#### Selected passage:

Content starts

# Zaph TMM Waveguide build



## lglura (Aug 25, 2008)

Hi guys.
A good friend of mine recomend this projekt and i have started to build this spakers. Zaph built it as a floorstanding tower but in my HT the speakers is a on-wall system. I`m going to build seven enclosures.
Has anyone of your guys build/listen to this speakers.


----------



## Anthony (Oct 5, 2006)

I have not, but most people find Zaph's projects to be very well designed and documented.

BoomieMCT has built a couple of Zaph's designs and even modified one to suit his needs. I'll see if I can get him to chime in here.


----------



## lglura (Aug 25, 2008)

Anthony said:


> I have not, but most people find Zaph's projects to be very well designed and documented.
> 
> BoomieMCT has built a couple of Zaph's designs and even modified one to suit his needs. I'll see if I can get him to chime in here.


Thanks Anthony.
I have to modified this speakers because i cant get the MCM waveguide here in Norway, but i have a equivalent driver.


----------



## mayhem13 (Feb 2, 2008)

I don't think the Waveguide TMM would be a good choice for wall mounting without reworking the XO quite a bit. If you can work in a floorstander instead of wall mount then by all means build em. I haven't read a negative DIY builders review of the WGTMM yet !


----------



## lglura (Aug 25, 2008)

mayhem13 said:


> I don't think the Waveguide TMM would be a good choice for wall mounting without reworking the XO quite a bit. If you can work in a floorstander instead of wall mount then by all means build em. I haven't read a negative DIY builders review of the WGTMM yet !


Thanks, i`m not going to change the enclosure volum, but the ports do i have to put in front or top/bottom. The speakers will not be put close to the wall, but mount them two feet from the wall, 
L/R side and top on the screenframe. Why do i have to rework the x-over. If you like to see the enclosures it`s pics in "my photos"

Content ends

#### The data:

Content starts

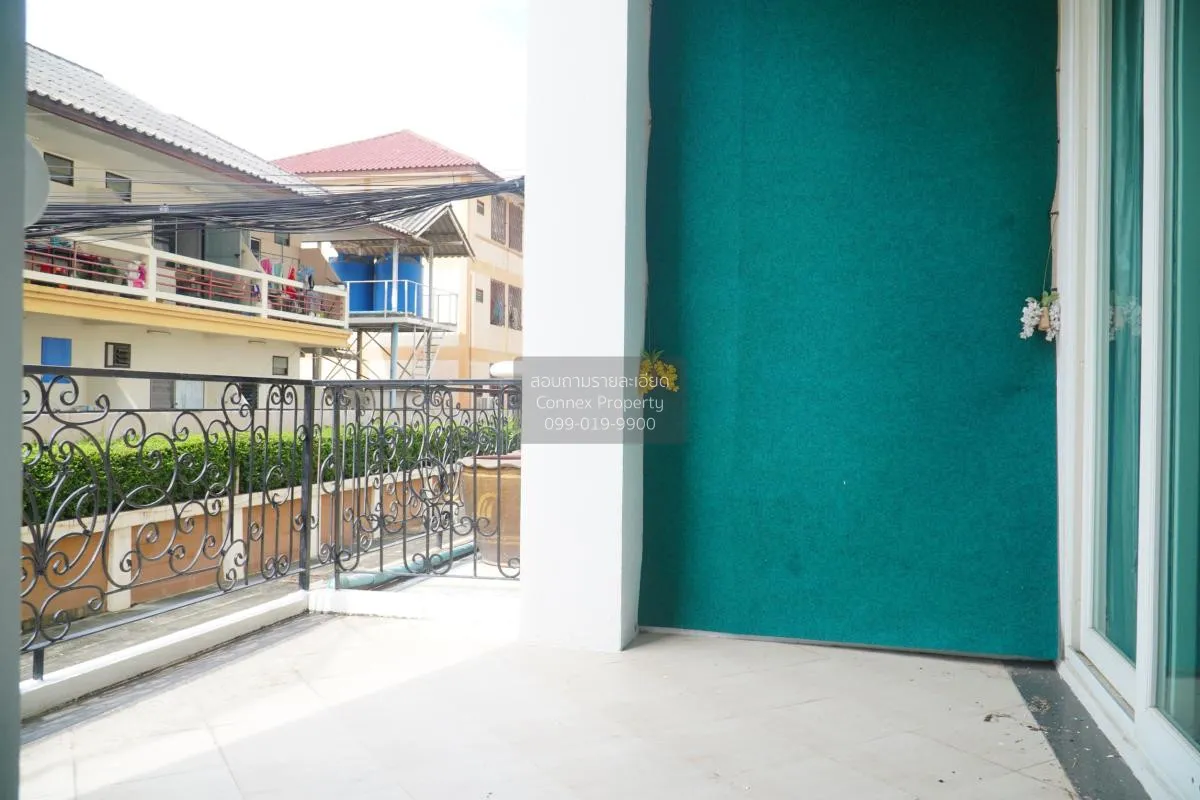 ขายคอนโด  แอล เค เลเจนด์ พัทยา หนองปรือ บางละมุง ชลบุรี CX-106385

Content ends
Content starts

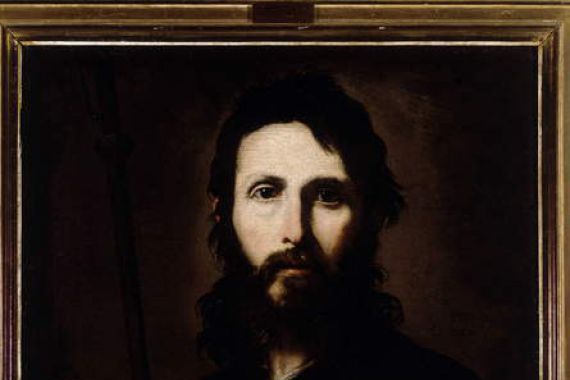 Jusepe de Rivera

Content ends

In the Zaph TMM waveguide thread, how many enclosures does lglura plan to build?

Seven enclosures.